● Exercise goal: All the data should be repeated exactly. Any image in it is left out.

*** Block opens ***

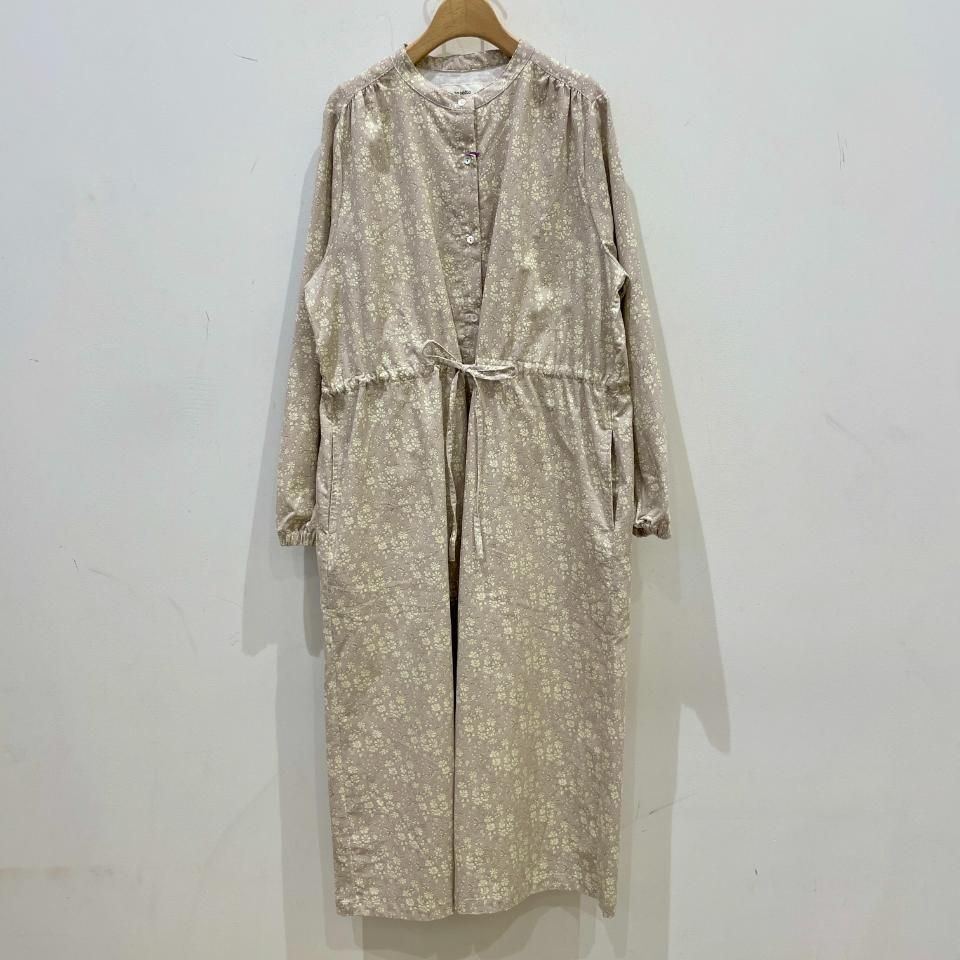 美品【sosotto】ソソット　リバティコーデュロイウエストドロストワンピース sosotto - リバティコーデュロイ/バンドカラーウエストドロスト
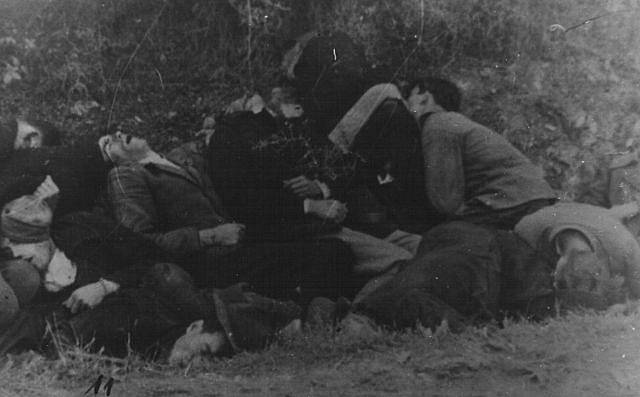 Těla obětí kragujevského masakru, 21. října 1941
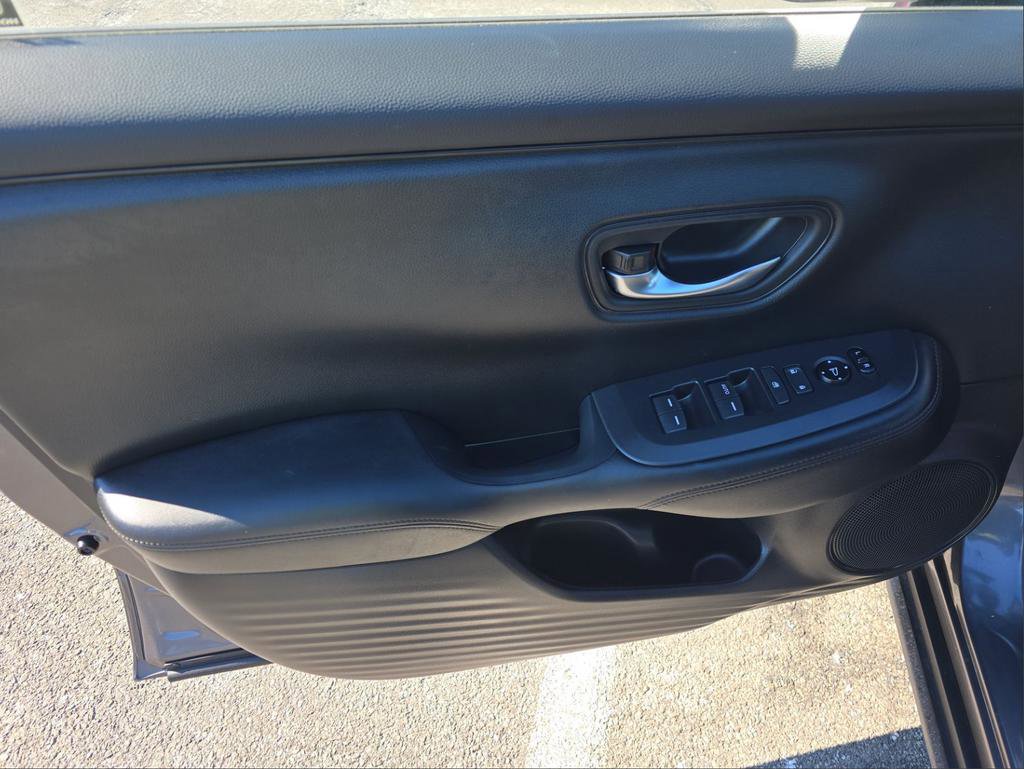 Used 2025 Honda HR-V LX image 12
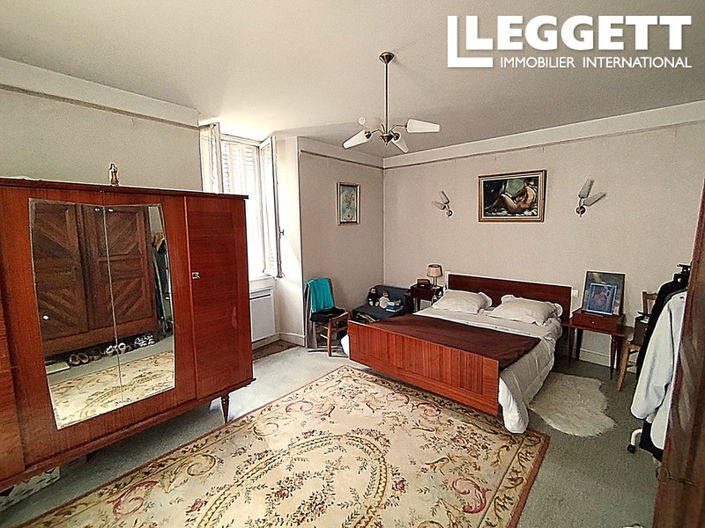 Image No.7-4 Bed House for sale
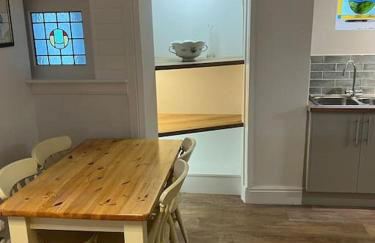 The Cottage, with Superking bed & private patio - Foto 5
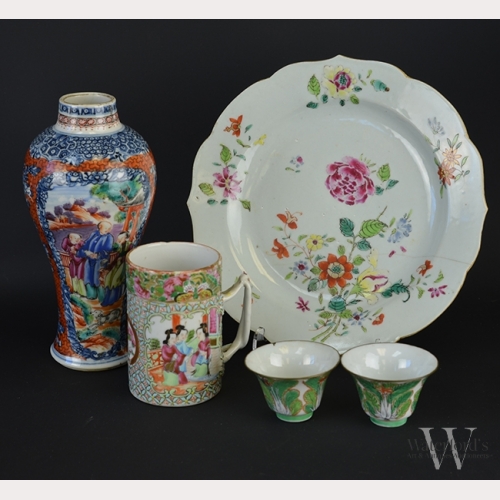 A Group of Chinese Export Porcelain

*** Block closes ***

● Reply to the task:
 美品【sosotto】ソソット　リバティコーデュロイウエストドロストワンピース sosotto - リバティコーデュロイ/バンドカラーウエストドロスト
 Těla obětí kragujevského masakru, 21. října 1941
 Used 2025 Honda HR-V LX image 12
 Image No.7-4 Bed House for sale
 The Cottage, with Superking bed & private patio - Foto 5
 A Group of Chinese Export Porcelain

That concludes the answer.